After the battle was over, the army of Israel retreated to their camp, and their leaders asked, “Why did the LORD allow us to be defeated by the Philistines?” Then they said, “Let’s bring the Ark of the Covenant of the LORD from Shiloh. If we carry it into battle with us, it will save us from our enemies.” ... So the Philistines fought desperately, and Israel was defeated again. — 1 Samuel 4:3, 10
“Hophni” and “Phinehas” are not the kind of names that mothers today give to their sons. They are not particularly attractive names, and the men who bore the names were singularly unattractive men. Along with their father, the elderly Eli, Hophni, and Phinehas were priests of the Lord in the tabernacle at Shiloh. They abused their privileged position by seducing the women worshipers who came to the tabernacle—actions in the modern world that would have sent them to prison for a long time. Their father, Eli, was perfectly aware of what was going on, and he rebuked them verbally, but he took no further action.
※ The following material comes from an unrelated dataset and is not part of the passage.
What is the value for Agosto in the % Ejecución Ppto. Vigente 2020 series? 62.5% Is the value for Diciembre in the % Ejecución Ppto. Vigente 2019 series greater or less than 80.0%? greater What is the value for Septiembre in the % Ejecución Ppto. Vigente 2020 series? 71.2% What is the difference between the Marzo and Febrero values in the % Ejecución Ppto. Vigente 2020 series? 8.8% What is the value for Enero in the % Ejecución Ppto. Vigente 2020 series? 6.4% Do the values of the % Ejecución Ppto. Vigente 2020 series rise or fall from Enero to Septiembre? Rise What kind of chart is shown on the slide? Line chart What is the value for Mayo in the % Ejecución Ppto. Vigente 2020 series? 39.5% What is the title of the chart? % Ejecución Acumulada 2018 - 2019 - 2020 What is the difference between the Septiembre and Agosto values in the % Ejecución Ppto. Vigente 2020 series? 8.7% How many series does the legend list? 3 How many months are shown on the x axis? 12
He was weak, and they were disrespectful, so he did nothing.
When the Israelites were defeated by the Philistines in another of their petty wars, Israel’s military leaders determined that it was the Lord who had allowed the defeat (1 Samuel 4:3). So they determined to turn things around by removing the ark of the covenant from its sanctuary and carrying it to the battle field. The two notorious young priests not only granted the ignominious request, but they personally assisted in transporting the ark to the place of battle. The assumption on the part of Israel was that, since the Lord had clearly been absent, and now through the ark was present, thus victory was assured.
The ark belonged in the Most Holy Place—not on the field of battle—and the priests had no business taking it there. But its arrival had a partially beneficial effect. The Philistines, whose knowledge of Israelite religion left much to be desired, still understood that the ark represented the presence of God. And historically, when God had been present among His people, they had been a formidable force. But strangely, instead of folding in terror before the presence of the Lord, the Philistines fought harder, and they won! Not only did they defeat Israel, but the ark was captured. The unthinkable had happened! The ark of God had been hijacked by pagans.
Right from the beginning, the Israelites had recognized that their problem was not primarily military—it was spiritual. But their solution was all wrong. They assumed that if they went through a religious act, if they featured a religious symbol, that would solve the problem. But the ark contained the Ten Commandments. These were not symbols to be carried but laws to be obeyed. Even the priests carrying the ark were contravening these laws with impunity. Israel was rotten to the core. That was why they had lost the battle.
Religious symbolism has never cured spiritual corruption. Only repentance and a work of God’s grace does that.